Each marketplace operator is required to verify the information they collect from providers with consideration of GDPR, the EU’s data protection regulation.
The directive came into effect on January 1st, 2023. EU member states were obligated to transpose the directive into law by December 31st, 2022. The deadline for the first reports under DAC7 was January 31st, 2024, concerning data from 2023.
Each EU member state provides a method for reporting the information. All marketplaces affected need to report to one member state only. The states will share information with other countries in the EU when necessary.
Marketplace operators can be fined if the information DAC7 requires is not reported. You need to collect the required information from your providers and report it by the due date, January 31st, following the reportable year.
If your marketplace providers don’t provide you with the information on time, you are obligated to send them two reminders. If 60 days have passed and you still have not received the information, you need to close the provider’s account.
DAC7 has meant additional data collection and reporting for marketplace operators since 2023. The first time you need to report your sellers’ data and revenue information is January 31st, 2024, at the latest.

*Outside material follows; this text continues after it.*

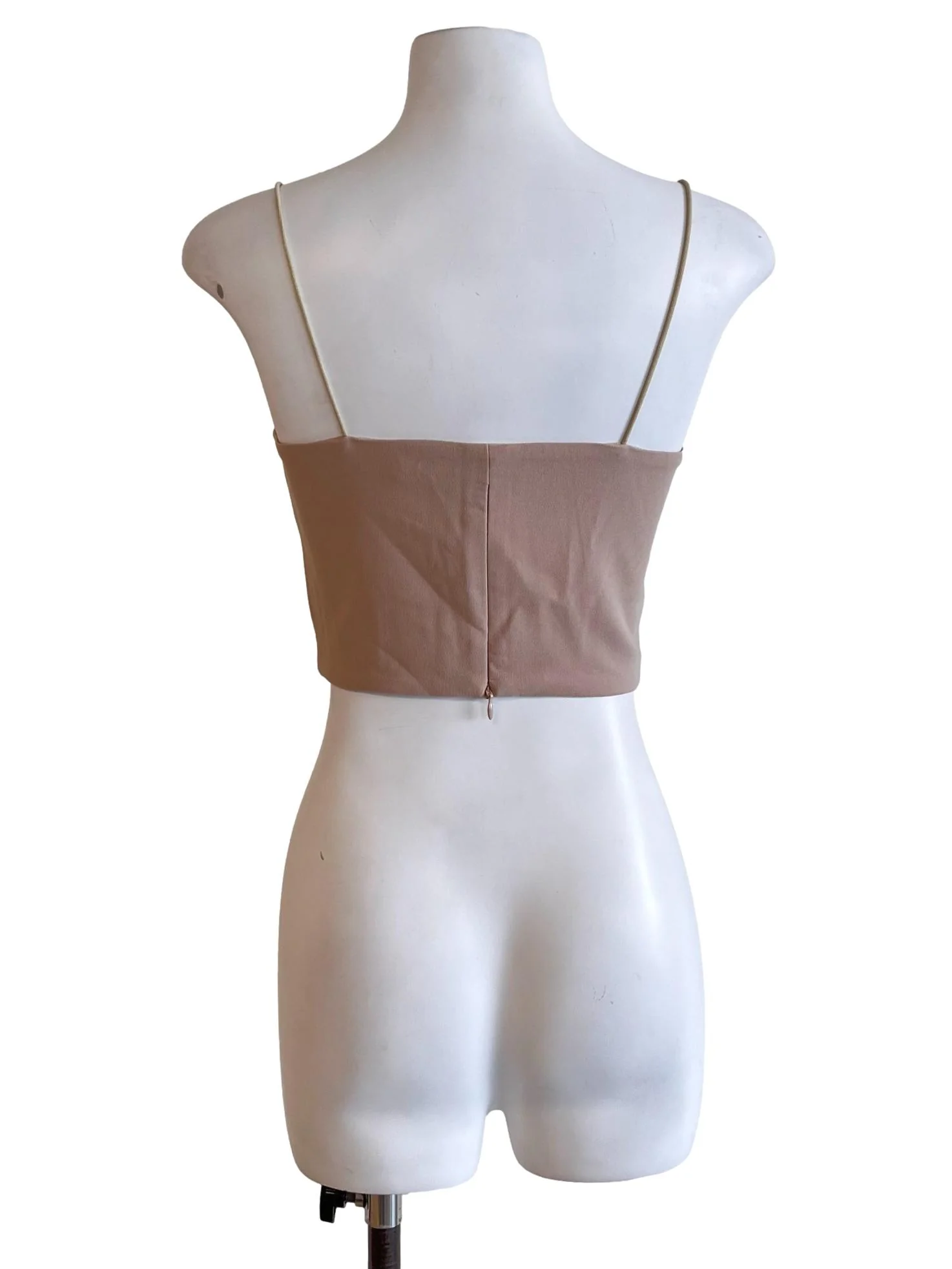 Linen Beige Cropped Tube Top - Image 2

Moving forward, DAC7 reporting is mandated yearly.
You also need to have a way to export the information from your system. Sharetribe customers have a lot of built-in functionality to collect the necessary information under DAC7. Marketplace operators can choose which data they collect from users and modify the listing creation form. You can also easily export user, listing, and transaction data in CSV format.

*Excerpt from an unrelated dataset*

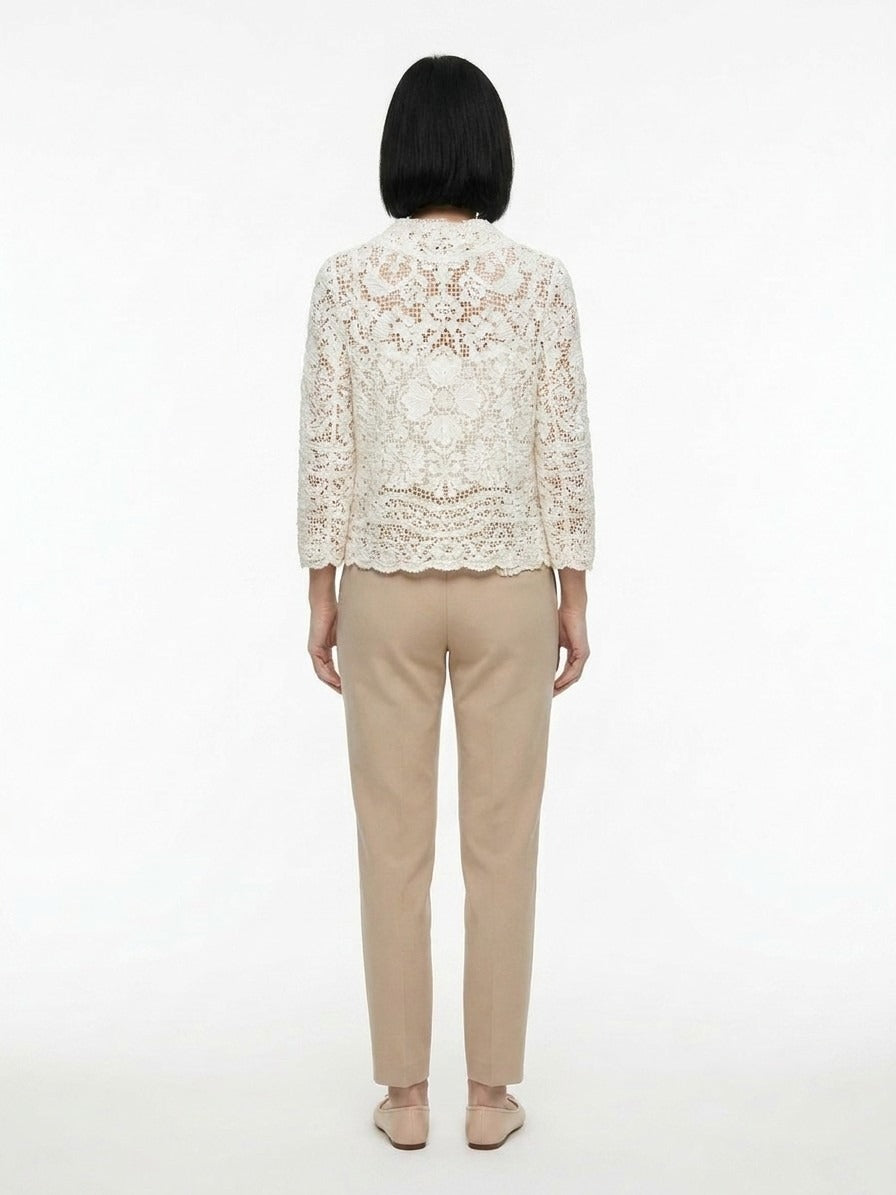 Dolce & Gabbana White Cotton Cardigan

If you’re using a third-party payment service provider, we recommend looking into what information is asked in their KYC process and finding out if that data is available for you for DAC7 reporting purposes.

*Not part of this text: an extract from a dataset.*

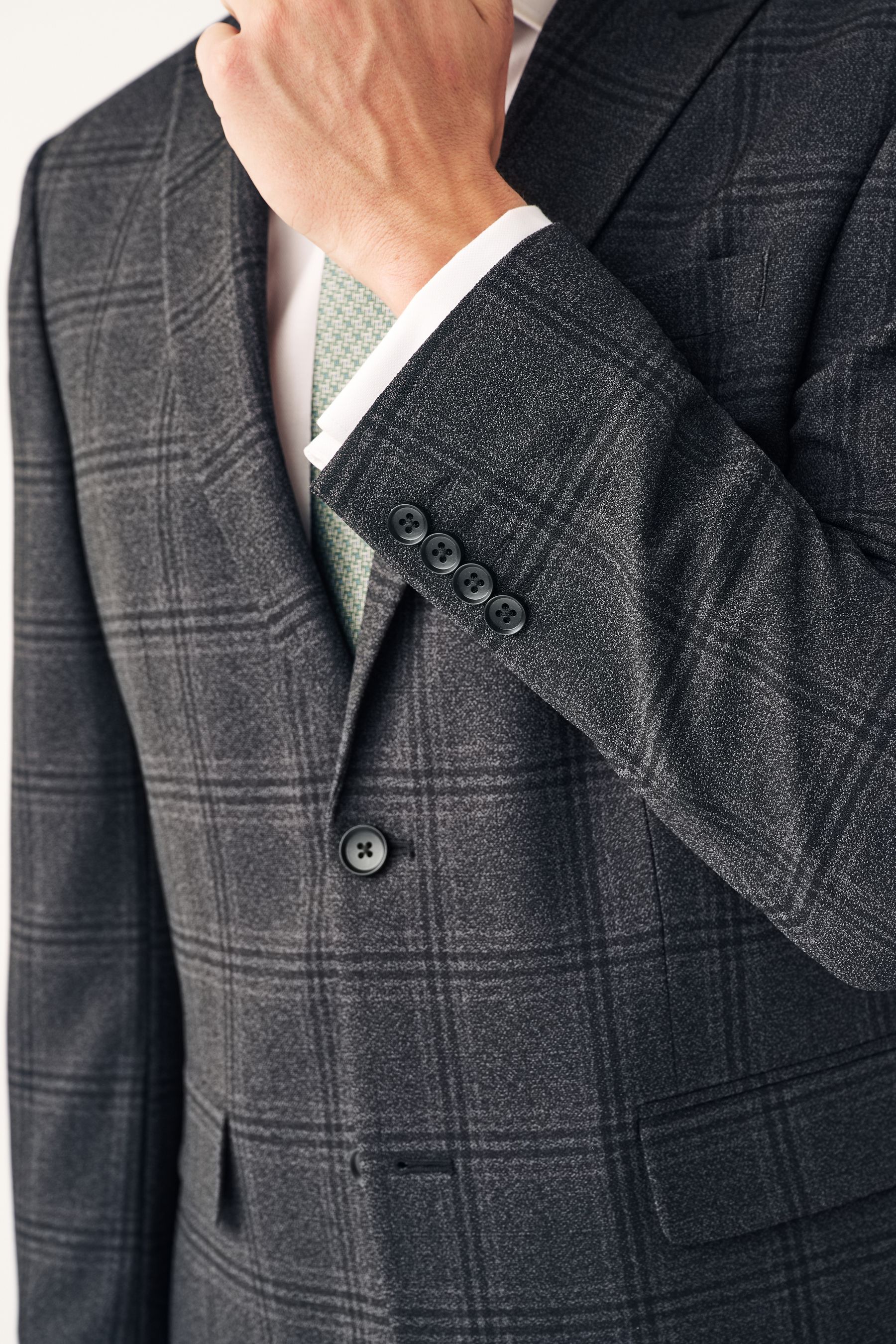 Grey casual suit jacket hot sale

For further information and answers to specific questions about the directive, you can always reach out to your local tax representatives. They can give you expert advice on both DAC7 and country-specific tax legislation.
Digital platforms are still relatively new forms of business, and legislation is catching up to protect fair taxation and transparency. These platforms already command large sections of markets like travel, transportation, and personal services.
In 2019, the EU started mandating Strong Customer Authentication (SCA) in online payments, which impacted marketplaces. Similarly, DAC7 extends tax reporting responsibilities to all marketplaces that have sellers in the EU. Marketplace operators need to report seller data to one EU member state.
DAC7 means some additional administrative work for most marketplace platforms each year. The regulation took effect on January 1st, 2023. If your marketplace is affected by it, remember to file a report under the directive every year on January 31st concerning the previous year. If you're building a new marketplace, it's good to make sure you have all the necessary info for DAC7 reports and the means to export it from the beginning.
It is still possible that countries have their own stricter tax legislation on top of DAC7, so getting in touch with local tax authorities to make sure you’re all set for reporting the required data is recommended.
Correction, 29 Sep 2022: Earlier, we defined excluded, casual sellers as sellers who have fewer than 30 sales within a quarter. This is incorrect. According to the directive (p. 48), sellers are excluded if they have fewer than 30 sales within a reportable period, i.e. the 12 months that correspond to a reportable calendar year. The total consideration for these sales cannot exceed 2,000 euros. Thank you kind folks at blocket.se for notifying us!